Disaster? Not yet but…

The fear of what quantum computers could do might precipitate a media firestorm where the public could cause as much damage as an actual quantum computer hack. In October 2019, leaked files from a NASA server indicated that Google had achieved ‘quantum supremacy’ with its 53 quantum bit (qubit) quantum computer.

Panic, interest, or news: the world was captivated in October 2019

The screenshot from Google Trends shows this news quickly captivated the knowledgeable public. An event as important as a quantum computer capable of running Shor’s algorithm would make a much more significant impact than Google’s machine because of its Internet-breaking abilities. A media frenzy full of warnings of quantum computers’ dangers would likely panic the Internet public. People would have to move their sensitive information and assets on the Internet. This decline in Internet use would slow the economy and affect the revenues of many internet-based firms that rely on user engagement or eCommerce. All 21st-century business depends on the online medium, and all would be affected.

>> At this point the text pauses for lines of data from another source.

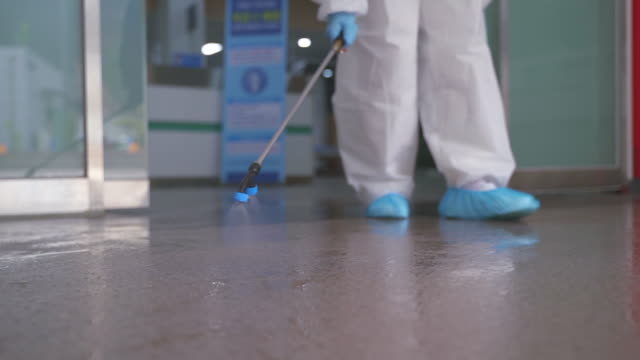 medical workers in protective clothing sanitizing and disinfecting the hospital building to prevent covid-19 - 東アジア点の映像素材/bロール
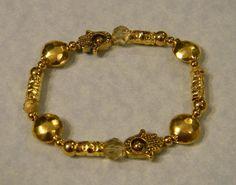 Gold Metal Crystal and Hamsa Beadframe Stretch by EEEMAsBeads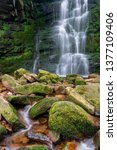 Small photo of middle black clough waterfall with wet stones and moss
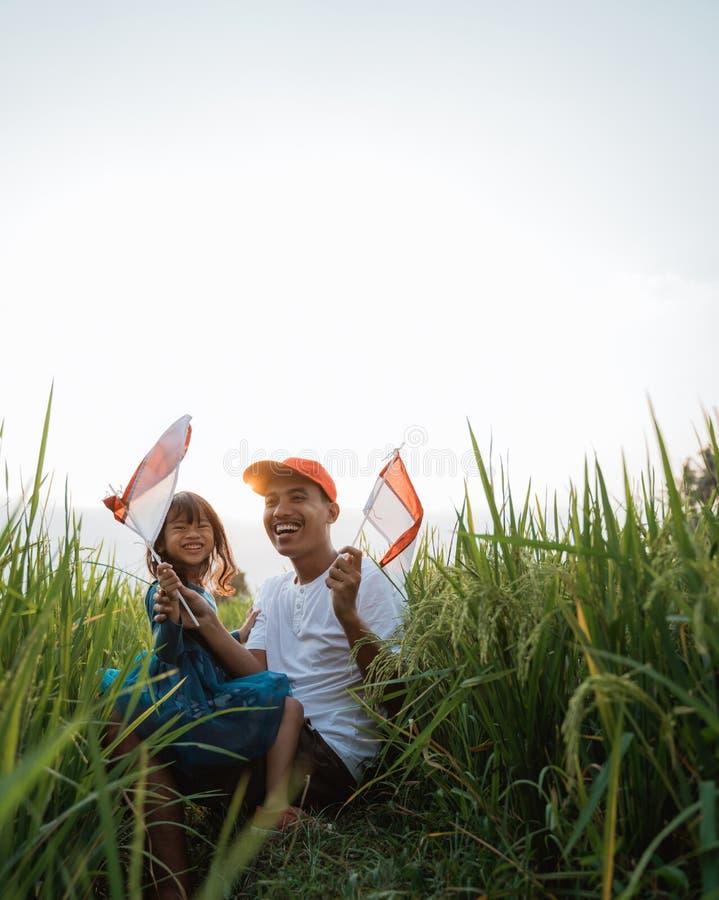 Indonesisch jong geitje met vaderspel met nationale vlag stock fotografie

This drop in revenue and the collapse of consumer trust could have a further catastrophic effect on the financial markets. The significant decrease in transactions could result in a stock market crash and usher in an economic recession. Stock market share prices are affected by the company’s revenue and the unpredictability of future gains or profits. The drop in profits, combined with internet encryption uncertainty, could lead to collapsing financial markets. Examples of similar events include the stock market crash of 1929. The market had been consistently optimistic and had been steadily increasing until investors began to panic en masse about an impending crash. This instability and sudden uncertainty in the markets led to a steep fall in stock market asset value and a deep economic recession.

The end of DNS?

RSA encryption
RSA: the key to Internet Security

The RSA cryptosystem is the Domain Name Service (DNS) certification system’s backbone. The DNS system consists of two parts. The first and most well-known is domain name resolution. Tens of thousands of name resolution or DNS servers manage this system that translates a name to an IP address. The name resolution system is how the Internet resolves a request for Apple.com and directs requests to routers and servers run and managed by Apple.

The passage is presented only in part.